**READING TEXT**
When cross.val = "loocv"/"kfold", this formula is applied as many times as number of data partitions are defined for test (number of years/folds): y[train years/folds] + (mean(x[test year/fold]) - mean(x[train years/folds])),

thus, the time dimension = numberOf_years/folds * daysInEach_train_year/fold).

We have made some changes at this respect. Now, when applying the "delta" method in CV, a subset of "y" is done to get the same time series of the test data (daily series of 1 year for "loocv" or daily series of 1 fold for "kfold"). The "delta" method is now applied in this particular manner when cross.val != "none":

y[test year/fold] + (mean(x[test year/fold]) - mean(x[train years/folds])),

Thus, the binding of the outputs corresponding to all years/folds gives the correct time dimension.

matteodefelice commented 8 years ago

When are you going to release a new master version? Or can I switch to the devel branch?

jbedia commented 8 years ago

Hi Matteo, we are about to move to downscaleR 2.0-0. The data transformation/manipulation tools have been moved to transformeR, which becomes now a dependency for downscaleR. We have still to update all the documentation, but this is ready for testing, so you can switch to the devel version now. Your feedback will be welcome!.

devtools::install_github(c("SantanderMetGroup/transformeR",
                           "SantanderMetGroup/downscaleR@devel"))

**DATASET EXTRACT**
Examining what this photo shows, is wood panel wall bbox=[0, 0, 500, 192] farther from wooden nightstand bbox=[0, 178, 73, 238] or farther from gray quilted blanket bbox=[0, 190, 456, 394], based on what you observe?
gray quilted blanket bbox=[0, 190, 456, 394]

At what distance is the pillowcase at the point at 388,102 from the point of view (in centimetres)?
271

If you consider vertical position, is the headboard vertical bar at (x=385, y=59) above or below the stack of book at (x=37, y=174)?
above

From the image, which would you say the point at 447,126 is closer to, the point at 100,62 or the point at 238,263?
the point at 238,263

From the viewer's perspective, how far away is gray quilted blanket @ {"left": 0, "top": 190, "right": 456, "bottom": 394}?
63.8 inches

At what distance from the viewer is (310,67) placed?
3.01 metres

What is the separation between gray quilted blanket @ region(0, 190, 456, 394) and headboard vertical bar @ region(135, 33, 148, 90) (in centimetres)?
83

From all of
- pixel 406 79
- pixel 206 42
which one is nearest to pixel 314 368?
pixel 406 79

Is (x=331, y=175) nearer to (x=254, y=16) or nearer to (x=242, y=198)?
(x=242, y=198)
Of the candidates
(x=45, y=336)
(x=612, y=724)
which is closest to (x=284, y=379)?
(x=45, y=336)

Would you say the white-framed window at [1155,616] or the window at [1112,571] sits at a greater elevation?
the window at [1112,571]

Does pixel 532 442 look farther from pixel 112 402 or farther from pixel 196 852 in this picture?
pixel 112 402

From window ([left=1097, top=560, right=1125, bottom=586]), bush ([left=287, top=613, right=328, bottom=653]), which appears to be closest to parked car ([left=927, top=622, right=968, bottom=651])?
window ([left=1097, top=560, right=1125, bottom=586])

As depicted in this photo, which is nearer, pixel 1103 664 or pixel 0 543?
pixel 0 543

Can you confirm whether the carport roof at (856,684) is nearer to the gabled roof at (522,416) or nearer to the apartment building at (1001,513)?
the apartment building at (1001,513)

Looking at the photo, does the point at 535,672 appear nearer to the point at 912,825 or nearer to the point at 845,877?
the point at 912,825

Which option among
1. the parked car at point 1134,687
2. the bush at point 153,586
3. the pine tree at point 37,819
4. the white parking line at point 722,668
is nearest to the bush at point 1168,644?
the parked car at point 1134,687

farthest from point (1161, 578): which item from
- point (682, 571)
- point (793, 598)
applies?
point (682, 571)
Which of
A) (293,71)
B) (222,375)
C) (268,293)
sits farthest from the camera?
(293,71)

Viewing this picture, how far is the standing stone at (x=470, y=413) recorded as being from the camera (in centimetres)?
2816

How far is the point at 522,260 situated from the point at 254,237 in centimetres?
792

**WORK TO DO**
1. Answer these about the forum thread:
(a) Which package now holds the data transformation and manipulation tools?
(b) Which version of downscaleR is about to be released?
(c) For "loocv", the subset of "y" is a daily series of what length?
2. Reproduce the stretch of the listing from the line that contains "From the image, which" through the line that contains "3.01 metres", with no changes.
The listing has no connection to the forum thread.

**RESPONSE LIST**
1.
(a) transformeR
(b) downscaleR 2.0-0
(c) 1 year

2.
From the image, which would you say the point at 447,126 is closer to, the point at 100,62 or the point at 238,263?
the point at 238,263

From the viewer's perspective, how far away is gray quilted blanket @ {"left": 0, "top": 190, "right": 456, "bottom": 394}?
63.8 inches

At what distance from the viewer is (310,67) placed?
3.01 metres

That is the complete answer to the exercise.